In short

A homogeneous second-degree equation ax^2 + 2hxy + by^2 = 0 represents a pair of straight lines through the origin whenever h^2 \geq ab. The angle between the pair has a clean formula, and the bisectors of the pair have their own equation. The general (non-homogeneous) second-degree equation ax^2 + 2hxy + by^2 + 2gx + 2fy + c = 0 represents a pair of lines when a specific 3 \times 3 determinant vanishes.

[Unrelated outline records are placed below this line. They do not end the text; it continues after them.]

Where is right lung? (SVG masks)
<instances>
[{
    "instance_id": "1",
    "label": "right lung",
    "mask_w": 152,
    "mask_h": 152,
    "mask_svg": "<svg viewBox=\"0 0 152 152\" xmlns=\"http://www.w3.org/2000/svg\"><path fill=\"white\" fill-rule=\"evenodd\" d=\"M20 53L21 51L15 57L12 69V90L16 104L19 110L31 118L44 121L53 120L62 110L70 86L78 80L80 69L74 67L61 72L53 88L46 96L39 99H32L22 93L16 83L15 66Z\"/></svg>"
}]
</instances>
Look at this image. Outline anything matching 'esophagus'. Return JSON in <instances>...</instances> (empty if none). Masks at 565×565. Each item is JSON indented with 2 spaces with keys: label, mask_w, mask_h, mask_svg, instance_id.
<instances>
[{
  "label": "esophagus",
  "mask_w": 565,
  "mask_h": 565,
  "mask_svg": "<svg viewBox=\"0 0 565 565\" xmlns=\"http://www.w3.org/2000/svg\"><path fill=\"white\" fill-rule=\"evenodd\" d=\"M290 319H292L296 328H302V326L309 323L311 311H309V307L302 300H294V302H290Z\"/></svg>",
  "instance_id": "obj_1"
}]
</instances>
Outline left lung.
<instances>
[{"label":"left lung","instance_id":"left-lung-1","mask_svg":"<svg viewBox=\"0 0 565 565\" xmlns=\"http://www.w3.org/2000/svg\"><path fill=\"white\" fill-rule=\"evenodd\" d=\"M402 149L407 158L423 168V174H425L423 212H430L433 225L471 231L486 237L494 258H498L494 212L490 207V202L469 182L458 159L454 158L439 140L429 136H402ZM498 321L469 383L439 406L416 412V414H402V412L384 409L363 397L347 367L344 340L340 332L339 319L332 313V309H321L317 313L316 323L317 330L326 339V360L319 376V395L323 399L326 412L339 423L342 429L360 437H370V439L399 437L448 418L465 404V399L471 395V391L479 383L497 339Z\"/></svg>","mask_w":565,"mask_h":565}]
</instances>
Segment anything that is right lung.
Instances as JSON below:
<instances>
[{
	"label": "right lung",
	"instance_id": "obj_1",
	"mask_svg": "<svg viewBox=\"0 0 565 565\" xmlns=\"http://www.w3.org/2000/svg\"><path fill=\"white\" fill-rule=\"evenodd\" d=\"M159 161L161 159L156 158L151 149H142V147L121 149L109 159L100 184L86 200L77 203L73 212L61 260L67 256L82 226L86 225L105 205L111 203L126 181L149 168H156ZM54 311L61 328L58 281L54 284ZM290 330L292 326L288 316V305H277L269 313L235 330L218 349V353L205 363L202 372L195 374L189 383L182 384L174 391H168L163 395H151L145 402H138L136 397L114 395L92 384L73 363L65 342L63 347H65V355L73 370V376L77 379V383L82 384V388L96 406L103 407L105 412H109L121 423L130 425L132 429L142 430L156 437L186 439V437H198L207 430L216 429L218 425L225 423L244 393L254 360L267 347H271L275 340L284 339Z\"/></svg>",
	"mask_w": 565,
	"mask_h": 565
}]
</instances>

Take the equation x^2 - 5xy + 6y^2 = 0. This is a second-degree equation in x and y — it has x^2, xy, and y^2 terms, and it looks like it should describe some kind of curve. Conics — ellipses, parabolas, hyperbolas — are second-degree curves. But this one is different.

Factor the left side. Treat the equation as a quadratic in x, with y as a constant:

x^2 - 5xy + 6y^2 = (x - 2y)(x - 3y) = 0

A product is zero when at least one factor is zero. So the equation is satisfied when x - 2y = 0 or x - 3y = 0. These are two straight lines through the origin — y = x/2 and y = x/3.

A single equation, of degree two, has quietly been describing two lines all along. Not a curve — two lines. The second-degree equation is a disguised pair of first-degree equations multiplied together.

This is not a coincidence. There is a systematic theory that tells you exactly when a second-degree equation represents a pair of lines, what the angle between the lines is, and what the bisectors are. Indian textbooks cover this as a separate chapter because it appears frequently in JEE and board exams — and because the underlying algebra is clean and beautiful.

Homogeneous equations: lines through the origin

Why homogeneous?

An equation is homogeneous of degree n if every term has total degree exactly n. The equation ax^2 + 2hxy + by^2 = 0 is homogeneous of degree 2: every term has degree 2 (counting both x and y together). There are no linear terms (x, y) and no constant term.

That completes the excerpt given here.